In Baker A.'s book section 3.6 about the complexification of a real lie algebra, it briefly introduces one theorem:
If $\mathfrak{g'}$ and $\mathfrak{g''}$ are two complexifications of $\mathfrak{g}$ then there is an isomorphism of $\mathbb{C}$-Lie algebras $\mathfrak{g'}\rightarrow\mathfrak{g''}$ which extends the identity function on $\mathfrak{g}\subset\mathfrak{g'}$
I can't understand why he talks about the identity function and what "extend" means.
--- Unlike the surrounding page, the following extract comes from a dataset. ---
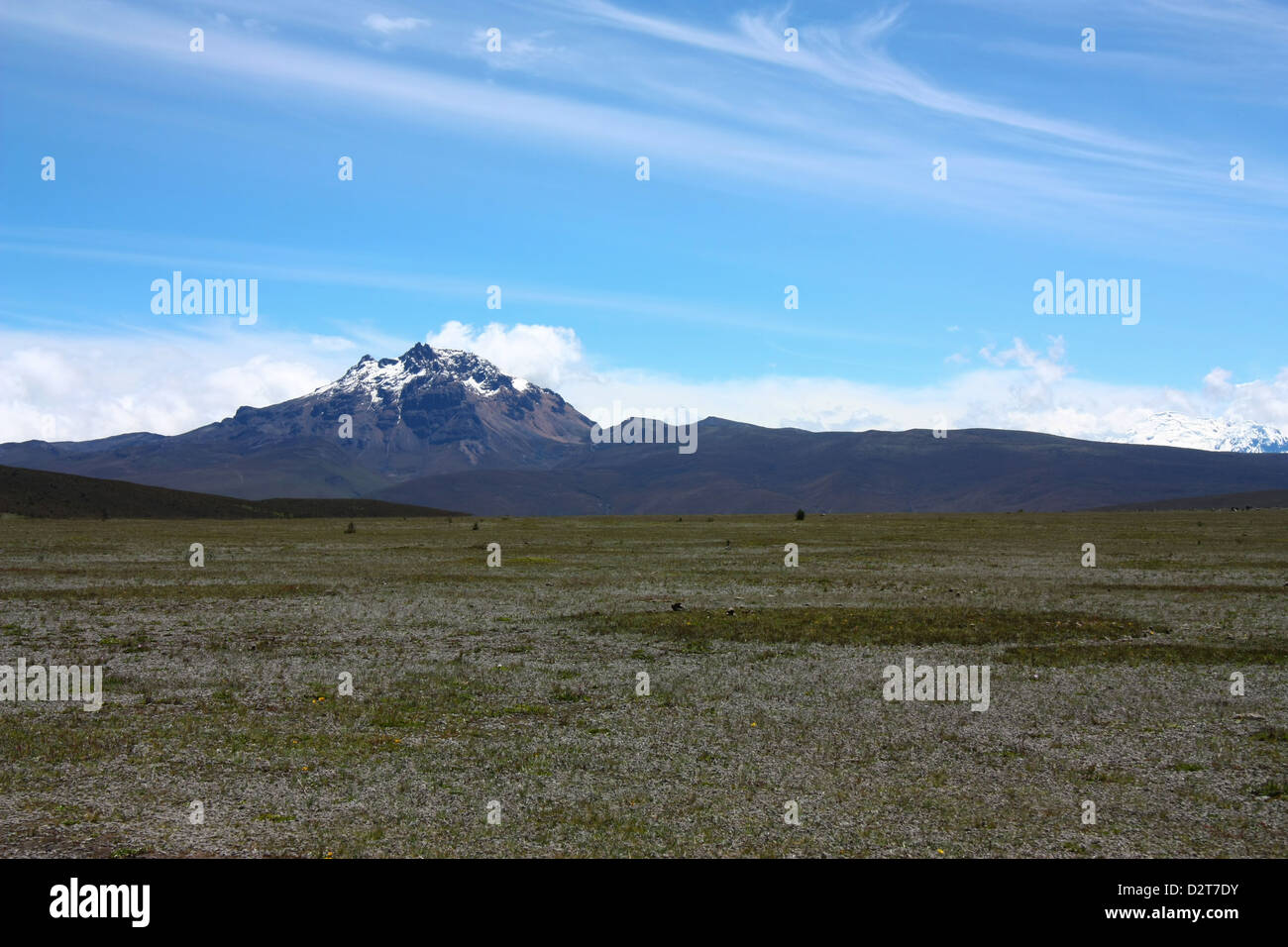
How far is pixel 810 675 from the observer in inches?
883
Mean the domain $\mathfrak{g'}$ contains another domain $\mathfrak{g}$ ?
If $X,Y$ are sets, $Z\subset X$, and $f:Z\to Y$ is a function, $g:X\to Y$ extends $f$ (or is an extension of $f$) if $f(z)=g(z)$ for all $z\in Z$. In other words, if the restriction $g|_Z$ of $g$ to $Z$ is just $f$ again.
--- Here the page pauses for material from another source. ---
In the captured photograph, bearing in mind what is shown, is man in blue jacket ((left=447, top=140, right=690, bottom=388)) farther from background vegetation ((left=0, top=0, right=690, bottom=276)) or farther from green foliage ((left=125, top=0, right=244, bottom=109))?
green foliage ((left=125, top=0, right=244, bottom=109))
For a set $X$, the identity function $\text{id}_X$ on $X$ is the function $\text{id}_X:X\to X$ such that $\text{id}_X(x)=x$ for all $x\in X$.
By definition of complexification, if $\mathfrak{f}$ is a complexification of $\mathfrak{g}$, then $\mathfrak{g}\subset \mathfrak{f}$. So if $\mathfrak{f},\mathfrak{h}$ are two complexifications of $\mathfrak{g}$, we can think about the identity function $\textbf{id}_\mathfrak{g}$ which takes an input $g$ from $\mathfrak{g}\subset \mathfrak{f}$ and returns $\textbf{id}_\mathfrak{g}(g)=g\in \mathfrak{g}\subset \mathfrak{h}$. So this function maps a subset of $\mathfrak{f}$ into $\mathfrak{h}$. More specifically, it maps the subset $\mathfrak{g}$ of $\mathfrak{f}$ to the subset $\mathfrak{g}$ of $\mathfrak{h}$.
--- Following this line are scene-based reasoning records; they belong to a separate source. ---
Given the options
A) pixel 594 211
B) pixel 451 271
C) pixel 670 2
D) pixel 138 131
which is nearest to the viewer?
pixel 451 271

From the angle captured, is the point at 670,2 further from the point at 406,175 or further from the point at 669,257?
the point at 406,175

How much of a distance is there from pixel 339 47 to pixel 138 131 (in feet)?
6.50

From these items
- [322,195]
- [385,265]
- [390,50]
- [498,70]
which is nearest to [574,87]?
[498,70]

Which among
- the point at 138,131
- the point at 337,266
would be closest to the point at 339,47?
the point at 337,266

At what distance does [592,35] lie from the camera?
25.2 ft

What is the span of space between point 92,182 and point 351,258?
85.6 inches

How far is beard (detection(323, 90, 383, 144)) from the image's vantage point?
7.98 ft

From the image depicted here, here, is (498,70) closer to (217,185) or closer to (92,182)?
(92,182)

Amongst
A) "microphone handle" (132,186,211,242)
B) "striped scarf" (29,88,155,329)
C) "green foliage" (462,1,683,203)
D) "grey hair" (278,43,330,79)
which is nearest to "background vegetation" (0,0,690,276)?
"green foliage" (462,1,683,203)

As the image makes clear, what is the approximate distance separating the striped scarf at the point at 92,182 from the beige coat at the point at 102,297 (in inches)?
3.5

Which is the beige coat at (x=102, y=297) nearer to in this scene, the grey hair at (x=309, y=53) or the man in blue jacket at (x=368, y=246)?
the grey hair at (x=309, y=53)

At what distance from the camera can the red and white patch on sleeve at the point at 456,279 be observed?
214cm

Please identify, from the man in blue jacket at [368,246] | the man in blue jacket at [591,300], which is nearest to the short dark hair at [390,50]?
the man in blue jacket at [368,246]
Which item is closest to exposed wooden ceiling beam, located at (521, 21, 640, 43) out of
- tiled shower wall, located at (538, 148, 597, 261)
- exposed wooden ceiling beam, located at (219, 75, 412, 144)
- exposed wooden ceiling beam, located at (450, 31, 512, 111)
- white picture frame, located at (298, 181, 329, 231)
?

An extension of the identity $\text{id}_\mathfrak{g}$ in this context would be a function $J:\mathfrak{f}\to \mathfrak{h}$ such that for all $g\in \mathfrak{g}$, $J(g)=\textbf{id}_\mathfrak{g}(g)$. The author is saying that if for any two complexifications $\mathfrak{f},\mathfrak{h}$ of $\mathfrak{g}$, there is such a function which is also an isomorphism.
Let me also make a quick comment on what's really happening here. We can get the technical details, but what's the importance of this result? The idea is that it doesn't really matter how we complexify $\mathfrak{g}$, we get something which is structurally identical. Isomorphisms (in whatever category, in this case complex Lie algebras) are exactly those functions which are bijections that exactly preserve all of the structure your spaces have (in this case, all of the complex Lie algebra operations commute with $J$). So $\mathfrak{f}$, $\mathfrak{h}$ can be thought of as interchangeable, and $J$ offers us a "translation" of what element of $\mathfrak{h}$ should be interchanged with a given element of $\mathfrak{f}$. But more importantly, $J$ extends the identity, which means it $J(g)=g$ for all $g\in\mathfrak{g}$. So $J$ gives us a way of seeing that $\mathfrak{f}$ and $\mathfrak{h}$ are structurally identical in a way that exactly preserves the way that $\mathfrak{g}$ is situated inside these structures. So the structures $\mathfrak{f}$,$\mathfrak{h}$ are structurally identical, and $\mathfrak{g}$ is identical inside them.